One thing to also watch for are Temples of Fun (Dionysus and others). I think the Julii get one. They also create the likelihood for generals in those cities to get lots of bad traits. Build Law temples instead. They keep most of the bad traits away, and that Law bonus not only keeps public order but it lowers the amount of money you lose to corruption in the settlement (not the same as the Corrupt trait).

So it is a good idea to always try to keep your treasury under 50k. Otherwise you end up with a bunch of corrupt, bad administrating, embezzlers (just three of the traits there).
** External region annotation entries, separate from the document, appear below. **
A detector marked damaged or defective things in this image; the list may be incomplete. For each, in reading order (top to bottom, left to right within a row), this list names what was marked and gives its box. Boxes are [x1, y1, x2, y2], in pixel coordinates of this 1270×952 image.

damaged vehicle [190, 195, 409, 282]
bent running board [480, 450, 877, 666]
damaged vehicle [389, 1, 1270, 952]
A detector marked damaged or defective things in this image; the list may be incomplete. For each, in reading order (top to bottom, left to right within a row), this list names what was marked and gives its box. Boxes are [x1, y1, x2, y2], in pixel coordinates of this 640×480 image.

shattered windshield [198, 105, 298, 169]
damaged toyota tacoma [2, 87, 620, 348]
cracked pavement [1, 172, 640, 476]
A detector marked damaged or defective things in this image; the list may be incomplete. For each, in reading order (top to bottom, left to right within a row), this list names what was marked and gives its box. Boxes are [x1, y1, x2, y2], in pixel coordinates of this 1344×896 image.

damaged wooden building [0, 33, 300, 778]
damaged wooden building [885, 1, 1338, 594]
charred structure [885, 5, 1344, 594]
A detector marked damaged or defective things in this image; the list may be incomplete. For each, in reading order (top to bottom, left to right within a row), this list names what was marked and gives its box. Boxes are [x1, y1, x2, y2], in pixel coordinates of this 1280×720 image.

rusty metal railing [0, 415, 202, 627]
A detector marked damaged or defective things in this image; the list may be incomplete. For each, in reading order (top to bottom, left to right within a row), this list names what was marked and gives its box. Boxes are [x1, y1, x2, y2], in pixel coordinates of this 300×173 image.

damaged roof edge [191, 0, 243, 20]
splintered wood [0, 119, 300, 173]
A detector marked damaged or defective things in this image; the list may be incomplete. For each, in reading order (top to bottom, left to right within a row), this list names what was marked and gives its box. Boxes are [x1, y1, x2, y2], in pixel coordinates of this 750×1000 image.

Thanks about ATW. I am not going that far with it however. It is just my own interpretation of what an Amazon nation might be like, given the confines of the game. I am not really adding anything other than them however.
LibraryGuy
Legionary
posted 08 March 2008 17:52 EDT (US)     48 / 101       
Thank you, it's great to be here.
And thank you, Mighty Queen, for the sage advice and information on corruption (especially the "Temple of Fun"). I rarely ever get that rich, but one time (silver mines in Laurium?) it happened. Next time I'll put some more expensive buildings in the queue, or buy mercenaries, or bribe a Brutii...
Readaers? How do you like to spend those excess denari, drachmas, or doubloons?
Ischenous
Legionary
posted 09 March 2008 04:15 EDT (US)     49 / 101       
An army problebly or military buildings.

Calling all new people. USE THE SEARCH FUNCTION before asking a question. Thank you.
Alert the APOCOLYPSE is coming!!!!!!!

BOOOOOOOOOOOOOM(Itcame)
"TWH Guild Award (Best Duo/Trio) -Ischenous/IJ"- Tryhard. Why he chose that nomination, I don't know...
LibraryGuy
Legionary
posted 09 March 2008 19:51 EDT (US)     50 / 101       
Yeah, sometimes I'd build a big honkin' wall, just because it was the most expensive thing available, just to keep my money down. Not, mind you, that I'm always that rich-far from it.
Of course, I could upgrade my Temple of Fun from Dionysius to Walt Dionysius.